People who want to bring the Detroit 75 Kitchen experience to their own place of business or family gathering can now request one of two options— a staffed catering event where food is prepared off-site but served by the food truck’s culinary team. Or, people can rent the truck itself and have the food cooked from scratch on site. “That’s for the most authentic experience,” Ahmad says.

The catering menu will offer “essentials” and include all of the truck’s sandwiches, fries and side options as well as an “upscale menu,” which Ahmad describes as the evolution of their most popular items.

Next up for the brothers is to get popular Detroit 75 Kitchen items on the grocery shelves and in other retail spots around the state and country. “We make all of our sauces and everything from scratch,” Ahmad says. “We’d like to share those flavors so that people and businesses outside the Detroit area can enjoy them, too.”
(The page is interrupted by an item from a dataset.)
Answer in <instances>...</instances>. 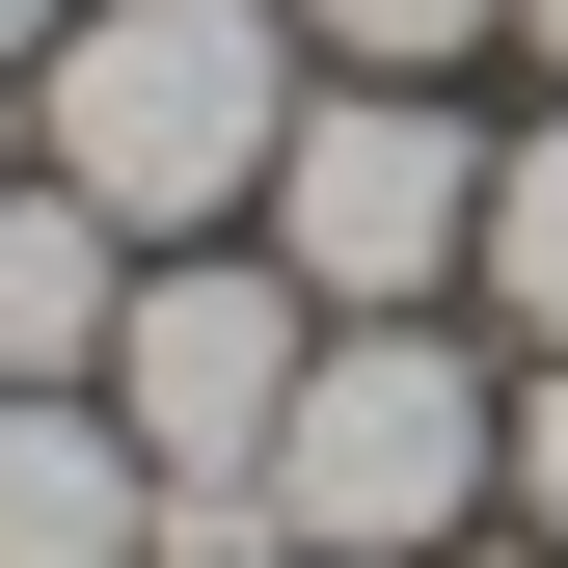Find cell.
<instances>
[{"mask_svg": "<svg viewBox=\"0 0 568 568\" xmlns=\"http://www.w3.org/2000/svg\"><path fill=\"white\" fill-rule=\"evenodd\" d=\"M298 28L352 54V82H434V54H487V28H515V0H298Z\"/></svg>", "mask_w": 568, "mask_h": 568, "instance_id": "cell-8", "label": "cell"}, {"mask_svg": "<svg viewBox=\"0 0 568 568\" xmlns=\"http://www.w3.org/2000/svg\"><path fill=\"white\" fill-rule=\"evenodd\" d=\"M0 568H163V460L54 379H0Z\"/></svg>", "mask_w": 568, "mask_h": 568, "instance_id": "cell-5", "label": "cell"}, {"mask_svg": "<svg viewBox=\"0 0 568 568\" xmlns=\"http://www.w3.org/2000/svg\"><path fill=\"white\" fill-rule=\"evenodd\" d=\"M487 487H515V406H487L460 325H325L298 406H271V541L298 568H434Z\"/></svg>", "mask_w": 568, "mask_h": 568, "instance_id": "cell-2", "label": "cell"}, {"mask_svg": "<svg viewBox=\"0 0 568 568\" xmlns=\"http://www.w3.org/2000/svg\"><path fill=\"white\" fill-rule=\"evenodd\" d=\"M109 325H135V217H82V190H0V379H54V406H109Z\"/></svg>", "mask_w": 568, "mask_h": 568, "instance_id": "cell-6", "label": "cell"}, {"mask_svg": "<svg viewBox=\"0 0 568 568\" xmlns=\"http://www.w3.org/2000/svg\"><path fill=\"white\" fill-rule=\"evenodd\" d=\"M54 28H82V0H0V82H28V54H54Z\"/></svg>", "mask_w": 568, "mask_h": 568, "instance_id": "cell-10", "label": "cell"}, {"mask_svg": "<svg viewBox=\"0 0 568 568\" xmlns=\"http://www.w3.org/2000/svg\"><path fill=\"white\" fill-rule=\"evenodd\" d=\"M0 190H28V163H0Z\"/></svg>", "mask_w": 568, "mask_h": 568, "instance_id": "cell-13", "label": "cell"}, {"mask_svg": "<svg viewBox=\"0 0 568 568\" xmlns=\"http://www.w3.org/2000/svg\"><path fill=\"white\" fill-rule=\"evenodd\" d=\"M487 298L568 352V109H541V135H487Z\"/></svg>", "mask_w": 568, "mask_h": 568, "instance_id": "cell-7", "label": "cell"}, {"mask_svg": "<svg viewBox=\"0 0 568 568\" xmlns=\"http://www.w3.org/2000/svg\"><path fill=\"white\" fill-rule=\"evenodd\" d=\"M28 82H54L28 163L82 190V217H135V244L271 217V163H298V28H271V0H82Z\"/></svg>", "mask_w": 568, "mask_h": 568, "instance_id": "cell-1", "label": "cell"}, {"mask_svg": "<svg viewBox=\"0 0 568 568\" xmlns=\"http://www.w3.org/2000/svg\"><path fill=\"white\" fill-rule=\"evenodd\" d=\"M244 568H298V541H244Z\"/></svg>", "mask_w": 568, "mask_h": 568, "instance_id": "cell-12", "label": "cell"}, {"mask_svg": "<svg viewBox=\"0 0 568 568\" xmlns=\"http://www.w3.org/2000/svg\"><path fill=\"white\" fill-rule=\"evenodd\" d=\"M271 271H298L325 325H434L460 271H487V109L434 82H298V163H271Z\"/></svg>", "mask_w": 568, "mask_h": 568, "instance_id": "cell-3", "label": "cell"}, {"mask_svg": "<svg viewBox=\"0 0 568 568\" xmlns=\"http://www.w3.org/2000/svg\"><path fill=\"white\" fill-rule=\"evenodd\" d=\"M515 515L568 541V352H541V379H515Z\"/></svg>", "mask_w": 568, "mask_h": 568, "instance_id": "cell-9", "label": "cell"}, {"mask_svg": "<svg viewBox=\"0 0 568 568\" xmlns=\"http://www.w3.org/2000/svg\"><path fill=\"white\" fill-rule=\"evenodd\" d=\"M298 352H325V298H298V271L163 244V271H135V325H109V434L163 460V487H271V406H298Z\"/></svg>", "mask_w": 568, "mask_h": 568, "instance_id": "cell-4", "label": "cell"}, {"mask_svg": "<svg viewBox=\"0 0 568 568\" xmlns=\"http://www.w3.org/2000/svg\"><path fill=\"white\" fill-rule=\"evenodd\" d=\"M515 28H541V54H568V0H515Z\"/></svg>", "mask_w": 568, "mask_h": 568, "instance_id": "cell-11", "label": "cell"}]
</instances>
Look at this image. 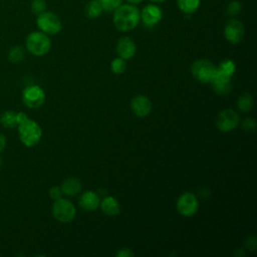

Ultimately, the brothers are working towards a day when the Detroit 75 Kitchen name becomes synonymous with the city of its birth, a culinary touchstone that stirs up joy and good memories for its customers. “We want to be the Zingerman’s of Detroit, a recognizable Michigan brand like Faygo or Stroh’s,” says Ahmad. “We want to still be part of the food conversation in the city in the next hundred years.”

In the meantime, as they work to bring that dream to life, Ahmad says, “We’ll continue to contribute positively to society and just have fun.”